There was no reply for a long time as both of them fell into deep consternation at the same time.

"If that be the case, then we know of another usage of that 'Buddhist treasure' now. It can merge Inheritance spaces, or independent spaces in itself. Did you get any indication from the Lady in White, as you call her?"

"Yes, there are many Mingjun's enshrined in the main hall."

"Noble souls? From Pinglai realm?"

"Not that I know of, but from several others as well. There might be one or two from Pinglai. This mortal realm is not in Pinglai?"

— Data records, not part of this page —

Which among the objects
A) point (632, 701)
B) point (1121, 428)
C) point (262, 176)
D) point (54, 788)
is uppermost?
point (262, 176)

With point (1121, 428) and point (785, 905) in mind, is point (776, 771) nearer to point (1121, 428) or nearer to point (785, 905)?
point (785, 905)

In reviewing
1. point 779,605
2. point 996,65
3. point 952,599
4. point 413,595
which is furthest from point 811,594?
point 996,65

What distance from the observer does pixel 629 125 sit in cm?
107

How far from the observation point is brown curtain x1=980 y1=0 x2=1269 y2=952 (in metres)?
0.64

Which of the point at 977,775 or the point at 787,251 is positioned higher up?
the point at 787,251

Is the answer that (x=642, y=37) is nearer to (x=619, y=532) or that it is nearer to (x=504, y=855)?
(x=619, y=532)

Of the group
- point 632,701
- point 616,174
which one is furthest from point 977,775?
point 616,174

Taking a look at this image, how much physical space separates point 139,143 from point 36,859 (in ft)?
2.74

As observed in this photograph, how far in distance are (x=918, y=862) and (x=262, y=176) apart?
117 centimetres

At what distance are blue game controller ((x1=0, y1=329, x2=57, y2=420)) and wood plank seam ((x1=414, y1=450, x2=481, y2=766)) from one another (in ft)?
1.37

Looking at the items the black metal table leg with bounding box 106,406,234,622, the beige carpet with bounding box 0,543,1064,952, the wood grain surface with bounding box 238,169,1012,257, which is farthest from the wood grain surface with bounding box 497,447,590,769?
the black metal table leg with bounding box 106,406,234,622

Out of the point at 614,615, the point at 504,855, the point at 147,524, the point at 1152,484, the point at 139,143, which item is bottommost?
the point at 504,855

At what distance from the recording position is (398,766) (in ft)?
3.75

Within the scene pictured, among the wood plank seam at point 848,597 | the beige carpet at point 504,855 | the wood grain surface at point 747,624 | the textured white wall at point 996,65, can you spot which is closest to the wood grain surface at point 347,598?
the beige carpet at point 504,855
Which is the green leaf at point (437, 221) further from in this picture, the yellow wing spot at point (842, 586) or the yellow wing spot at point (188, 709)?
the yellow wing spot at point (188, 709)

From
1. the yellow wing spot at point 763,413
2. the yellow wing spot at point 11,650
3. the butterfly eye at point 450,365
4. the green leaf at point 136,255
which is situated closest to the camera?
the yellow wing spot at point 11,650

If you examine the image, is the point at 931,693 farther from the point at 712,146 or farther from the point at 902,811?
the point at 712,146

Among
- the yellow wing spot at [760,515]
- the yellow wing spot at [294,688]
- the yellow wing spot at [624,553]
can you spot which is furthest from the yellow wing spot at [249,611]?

"No, I haven't heard of a completely mortal realm that was under Pinglai in my times. And the design to ruin the common living and create a spiritual realm of it only proves the opposite – it was never a part of the Pinglai territory. If it had been, then many sects would have sent people to check spiritual roots and bring in fresh blood into the fold. There are many spiritual root individuals in your knowledge?"

"Several, even with remarkable capability. I have felt out three with single spiritual roots and one of them was my own maid."

"Doesn't seem like a Mortal realm to me anymore. Its quite tricky for a place to give birth to so many roots and not be in the Dharma age with ample Spiritual Energy."

"I also think so. I believe, there had been some artificial interference with the World Consciousness dating even back then the ploy was envisioned from the Pinglai realm."

"You want some coffee?"

"It would be a nice change. Thankyou."

"I thought so. Then let's take a break."

Saying so, the old man stood up and went back into the kitchen chamber. Wei Zhiruo could here the tinkering, the ringing of the steel utensils and screeching's, scratching of all kind. It was kind of loosening on nerves as she felt herself fall back upon the leaning pillow gazing over the roofs, tracing its structure and forming, deforming her thoughts, her reveries. It was going to be a long day.